Normatief (vastgelegde gedragsregels)
Geschiloplossend (tegen eigenrichting)
Additioneel (voor waar geen afspraken zijn gemaakt)
Intstrumenteel (bijvoorbeeld rechts rijden)
Welke vier rechtsbronnen kent het Nederlands recht?
De wet (gemaakt door wetgever) Het verdrag (overeenkomsten en afspraken) Jurisprudentie/rechtspraak. (Een rechter/college die een uitspraak heeft gedaan) De gewoonte (morele verplichting naar vaste gedragslijn)
Wat is een wet in formele zin?
Een product van de nationale wetgever (regering en staten-generaal samen)
Wat is een wet in materiële zin?
Iedere regeling die bepaald is voor een onbepaald aantal en niet bij name genoemde personen
Wat is het materieel recht?
Inhoudelijk recht; geboden en verboden, rechten en plichten.
Wat is het formeel recht?
De processen en regelningen met betrekking tot de uitvoering van materieel recht (burgerlijk procesrecht, strafrechtprocesrecht)

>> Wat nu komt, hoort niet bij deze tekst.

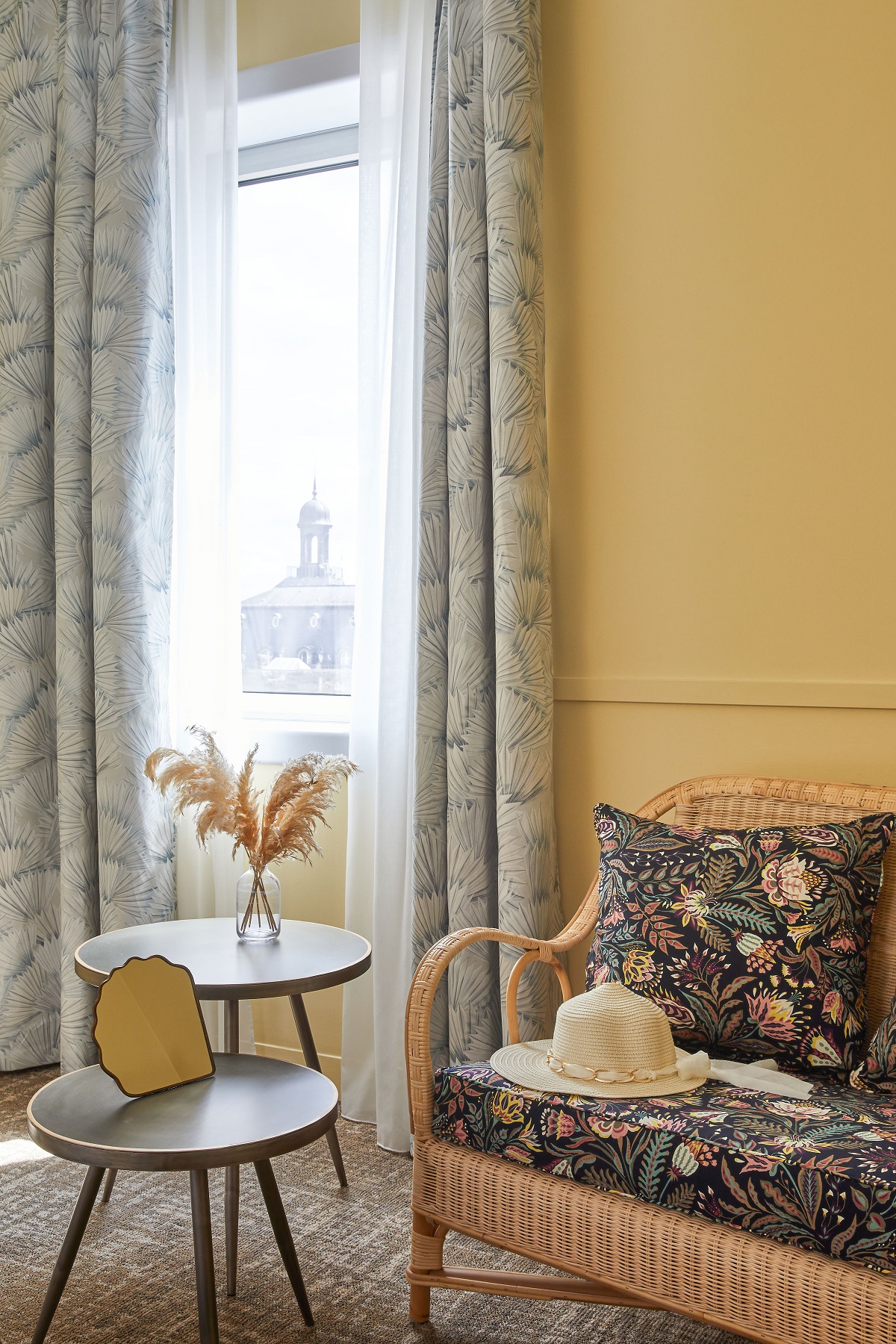 two round retro sidetables next to a wicker chair in floral upholstery with a hat on the seat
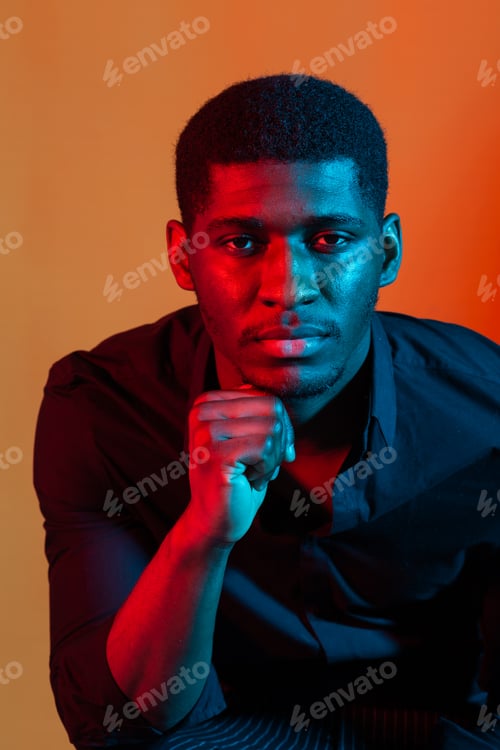 Preview: Close up portrait of a young african american man on orange neon studio background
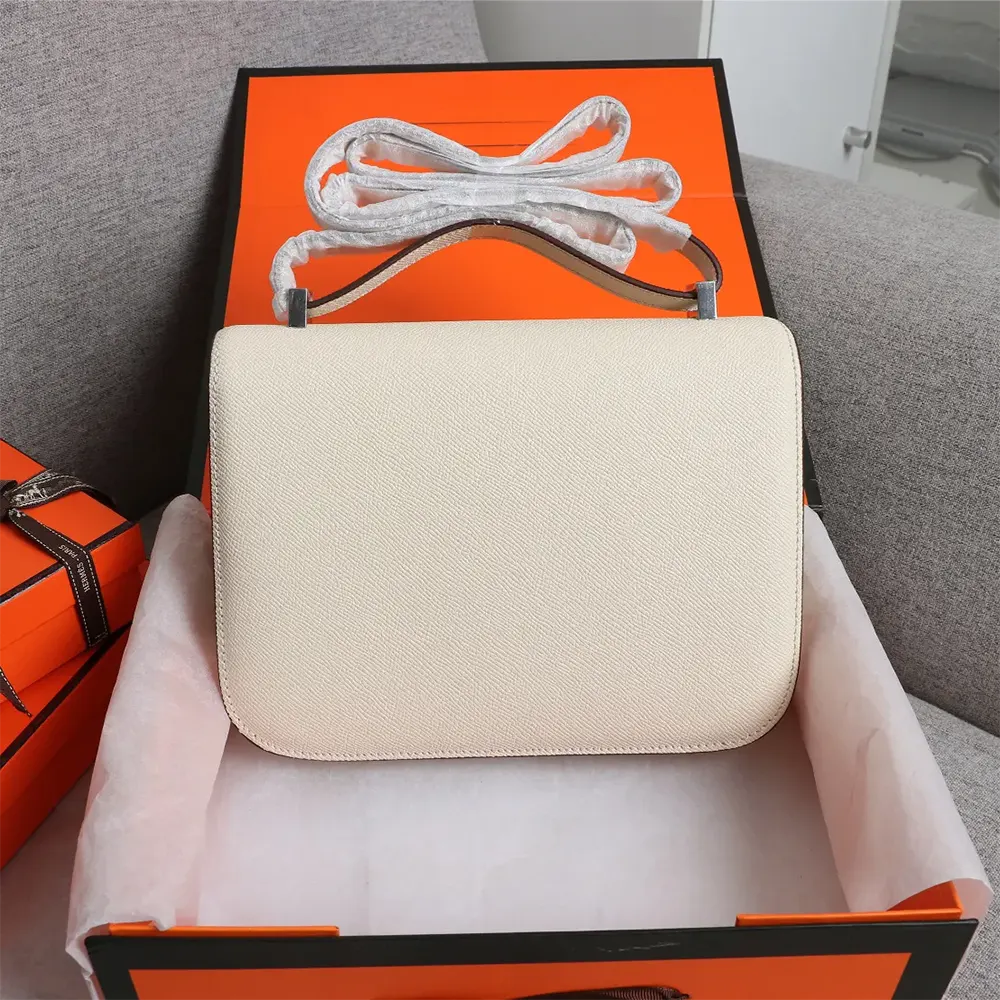 Side profile showing structured silhouette of Hermes Women Constance 18 Bag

Waaraan herken je dwingend recht?
Sleutelwoorden “moeten” of “nietigheid” of “openbare orde”
Waaraan herken je aanvullend recht?
Sleutelwoorden als “kunnen”
Wat is objectief recht?
Het geldende recht uit de rechtsbronnen.
Wat is subjectief recht?
Een recht dat een individueel natuurlijk- of rechtspersoon bezit omdat het objectieve recht dit niet met zoveel woorden bevat.
Civielrecht wordt ook wel (…..)recht genoemd.
Privaatrecht
Wat is het privaatrecht?
Recht tussen burgers/bedrijven onderling.
Wat is publiekrecht?
Recht tussen burgers/bedrijven en de overheid.
Welke vier vormen van privaatrecht bestaan er?
- Personen- en familierecht
- Ondernemingsrecht
- Vermogensrecht
- Burgerlijk procesrecht
Welke drie vormen van publiekrecht zijn er?
- Het straf(proces)recht (OM heeft vervolgingsmonopolie)
- het staatsrecht (inrichting van staatsbestel in de invloed van de burger daarop)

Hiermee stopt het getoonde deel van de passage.